全体的に見ると、奴隷の流通が活発化しそうだと言えそうだ。来年は南西側から、それ以降からは南東側から奴隷がアーノルド辺境伯領に入ってきそうだと思える。どちらにしてもキリスカ王国南部の戦争の余波なので、早く終戦しないものかと思うのだが、それはキリスカ王国とオカラカ王国の都合だろう。ただ、激化しているとの情報はなく、どちらかといえば両国ともに散発的に砦に攻めているような感じだと情報が入ってきている。どこまで正確かと言われれば、判らないといったところなのだが、農民や冒険者の情報だとその程度しか手に入らない。貴族の私兵には聞きづらいから、あまり聞いていないのが現状だが。
そんなことを考えて情報収集をしていると、冒険者組が次々と戻ってきた。冒険者組が戻ってきたということは、そろそろ店じまいの時間だ。冒険者組も最近は夕方ぎりぎりまで戦闘を続けているので、冒険者組の殆ど最後の方で撤退ということを心がけさせている。その代わり、朝は程々の時間に出立させるようにしているのだが、理由は簡単だ。貴族の私兵が出てくる夕方に、なるべく見られるように戦闘をさせているのだ。
普段の、秋のこの時期以外では、ナイトウルフの群れが出始めるこの時間帯は森に入れない冒険者は避ける時間帯なのだが、今の時期はナイトウルフも関係なく昼間に出てくるのだ。
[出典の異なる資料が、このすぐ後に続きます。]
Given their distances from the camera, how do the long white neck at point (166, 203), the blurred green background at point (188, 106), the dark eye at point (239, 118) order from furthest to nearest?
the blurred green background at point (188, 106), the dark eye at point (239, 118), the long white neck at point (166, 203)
夜にまぎれて襲い掛かってくるナイトウルフは、大きな群れを作ることが多くあり、襲い掛かられると非常に危険なのだが、この時期は、繁殖の時期もあって、そこまで大きな群れを見ることもない。数が揃わないナイトウルフならば、森に出てくるグレーウルフの方が危険なのだ。それにチビ達とはいえ、こちらの数が揃っているのであれば、ナイトウルフはそう警戒するほど強くはない。ルイたちの様に何匹のナイトウルフに囲まれるって状況には、特にこの時期ならばないはずだ。
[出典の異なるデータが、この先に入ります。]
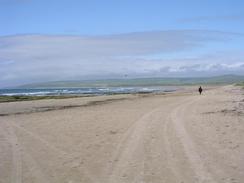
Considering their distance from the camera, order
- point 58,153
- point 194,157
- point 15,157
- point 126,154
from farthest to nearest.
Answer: point 58,153 → point 15,157 → point 126,154 → point 194,157

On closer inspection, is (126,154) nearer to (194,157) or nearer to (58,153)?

ナイトウルフは、普段は昼間には森の中にいて、夜に平原に出てくる。そして、冒険者の倒したゴブリンやコボルトを食べて生活している。なので別名を北の平原の掃除屋と、このアーノルド辺境伯領領都では言われている。それに貧民の農家にとってもありがたい存在なのだ。ナイトウルフは骨まで食べてしまう。そのおかげで、平原にする糞が良い肥料になるのだ。それに麦畑を踏み荒らすわけでは無いため、貧民の味方ともいえる魔物なのだ。ただ、このスタンピードの時期に群れを分割して繁殖をするのだが、この時期だけは昼間にも活動する。それにこの時期にある程度に減らしておかないと、ナイトウルフが増えすぎて問題にもなるので、この時期にはどんどん倒してしまった方がいいのだ。ナイトウルフの肉はあまりおいしくないが食べられるし、毛皮なんかも安いため、貧民の冬の服になるのだ。つくづく貧民に優しくおいしい魔物なのだ。
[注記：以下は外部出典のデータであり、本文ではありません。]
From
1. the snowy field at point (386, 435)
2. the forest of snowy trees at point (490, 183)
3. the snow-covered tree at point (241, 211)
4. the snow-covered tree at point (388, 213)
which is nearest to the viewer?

そんな訳で、冒険者組が帰ってきたということは、すでに他の冒険者や出稼ぎ農民たちが帰宅しているはずなので、治療院を利用する人も、もう殆ど平原には残っていないはずだ。だから治療院を閉める時間というわけだ。冒険者や出稼ぎ農民の時間が終わり、今からは貴族の私兵の時間なのだ。もちろん夜に活動する冒険者もいるが、そのために治療院を1日開けておくのは俺の体力が持たない。
4組すべて帰ってくると同時位に治療院を閉め、ソフィアが作ってくれた夕飯を食べて、風呂に入って寝る。これがここ3週間のサイクルになっている。後1か月ほどはこのサイクルになる予定だ。本格的なスタンピードになってきたら、チビ達は引っ込めてランデル達8人だけの出動になるが、オークが出てくるのであれば、収支はもしかしたら現在よりも多くなるかもしれない。それほどオーク肉はおいしく儲かるのだ。オークじゃなかったら地方から奴隷が出てきやすくなるから、それはそれで、奴隷商館としては儲かるかもしれないので、それはそれでと言ったところだろう。どっちにしても俺は儲ける。そういう気概でやっていこう。